Making my way through the exhibition, I learned that what I saw as a scalloped edge is called a wedge weave, an uncommon style used for a short period in the 19th century, this one created as a blanket circa 1895 by a Diné artist once known. Fiber artist and weaver Kevin Aspaas, along with other advisory committee members, generously offers valuable insight like this printed on information panels. He incorporates the same style today in his own impressive weavings, some of which are on view in Horizons

Elsewhere in the gallery, I was drawn to Tyrrell Tapaha’s expressive pictorial works, such as “Chaos at Four Kornerz” (2024) installed near a wearing blanket with spider design (1860–80), again by a Diné artist once known. I also spent time reading the visual stories woven into a pictorial blanket (c. 1885) placed at the exhibition’s entrance. The blanket’s scale, detail, and depiction of a train, figures, plants, animals, and geometric designs held my attention so intensely that I didn’t notice the digital tablet installed nearby that provides a recorded over-the-shoulder view as advisory committee members describe what they recognize in the piece.

• Material provided:
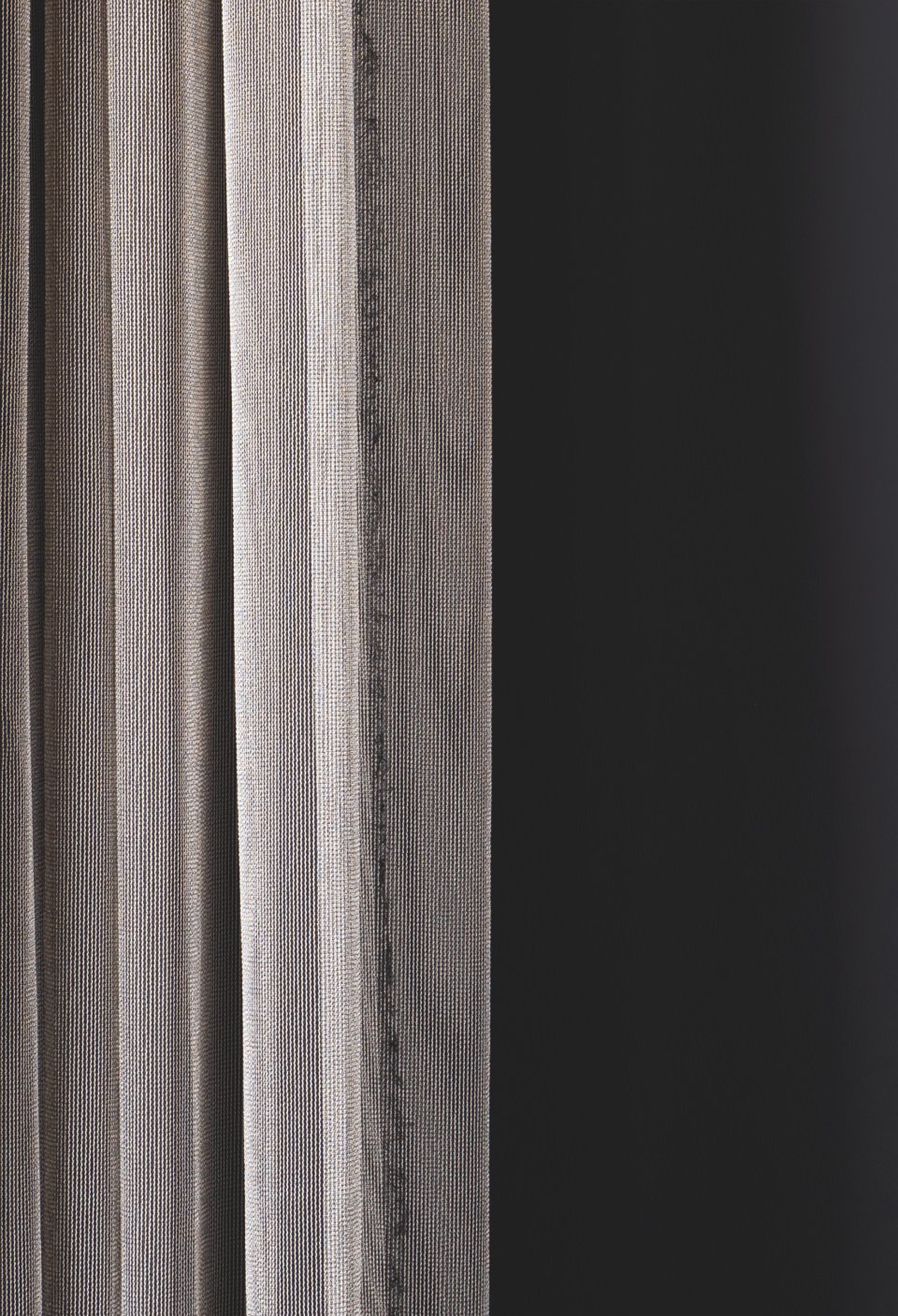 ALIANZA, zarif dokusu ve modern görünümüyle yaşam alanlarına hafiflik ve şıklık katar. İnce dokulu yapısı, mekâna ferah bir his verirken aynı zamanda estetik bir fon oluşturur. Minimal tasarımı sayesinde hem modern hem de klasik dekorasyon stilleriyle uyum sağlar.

...

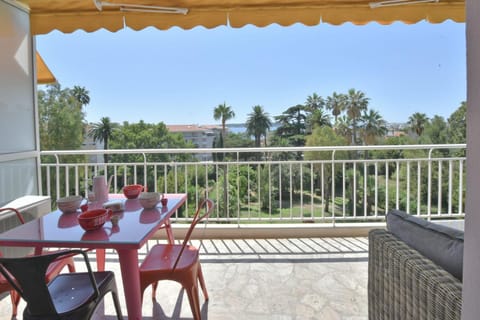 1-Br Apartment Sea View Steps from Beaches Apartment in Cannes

• Problems and tasks:
(A) Repeat word for word the part of the weaving passage that opens with the words containing "Elsewhere in the" and closes with "in the piece.".
(B) Carry on the weaving passage from the point where it stops.
The data was gathered from a separate source.

• Results for the exercise:
(A)
Elsewhere in the gallery, I was drawn to Tyrrell Tapaha’s expressive pictorial works, such as “Chaos at Four Kornerz” (2024) installed near a wearing blanket with spider design (1860–80), again by a Diné artist once known. I also spent time reading the visual stories woven into a pictorial blanket (c. 1885) placed at the exhibition’s entrance. The blanket’s scale, detail, and depiction of a train, figures, plants, animals, and geometric designs held my attention so intensely that I didn’t notice the digital tablet installed nearby that provides a recorded over-the-shoulder view as advisory committee members describe what they recognize in the piece.

(B)
The blanket is suspended from the ceiling and hovers in front of a color photo mural, an enlargement of Begay’s “Navel (Hunter’s Point, Arizona)” (2017), portraying a house with sheep in a corral at the foot of a mountain. Begay’s photographs act as backdrops throughout the show, adding ambiance but detracting from their merits as artworks in their own right, which they are; Begay is a photographer based in Arizona. Similarly, through her digital collages depicting Southwest landscapes, Darby Raymond-Overstreet “aims to reclaim the visual language described by Diné weaving tradition.” The patterns overlaid on her images reflect those in several of the textiles on view. Had I encountered either of these artist’s photographs in an exhibition of their own, I could’ve imagined their connection to weaving because of the imagery itself. Seeing them in such close proximity to the textiles quickly flattened any curiosities I may have had.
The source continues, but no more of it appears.